In den ersten vier Jahren in der Liga hat sich Justin Herbert als Quarterback bewährt, auch wenn seine Saison 2023 durch Verletzungen beeinträchtigt war. Trotzdem wird von ihm erwartet, dass er sein Potential unter Harbaugh ausschöpft.

Die Kritik, die Staley erhalten hat, war ehrlich verdient. Nun, mit Harbaugh als neuer Coach, wird Herbert seltener von Zweifeln profitieren. Unter Harbaughs Leitung sollten die Chargers regelmäßig in den Playoffs antreten und Herbert konstant unter den besten QBs der Liga sein.

Harbaugh wird das Team nach seinen Wünschen anpassen, aber die Chargers sind bereit zu gewinnen.

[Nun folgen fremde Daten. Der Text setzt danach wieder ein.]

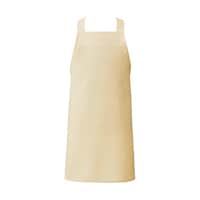 KAZEN 胸当てエプロン ベージュ フリー 59444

Im Falle von Problemen oder Fehlern wird jedoch nicht Harbaugh, sondern Herbert selbst die meisten Kritik einstecken müssen.

Die Chargers haben bereits den prototypischen QB, den die NFL immer noch liebt, und ein solides Team um ihn herum. Herbert muss nun die Verantwortung übernehmen und sicherstellen, dass er nicht als „Vernunft“ angesehen wird, wenn das Team auf Probleme stößt.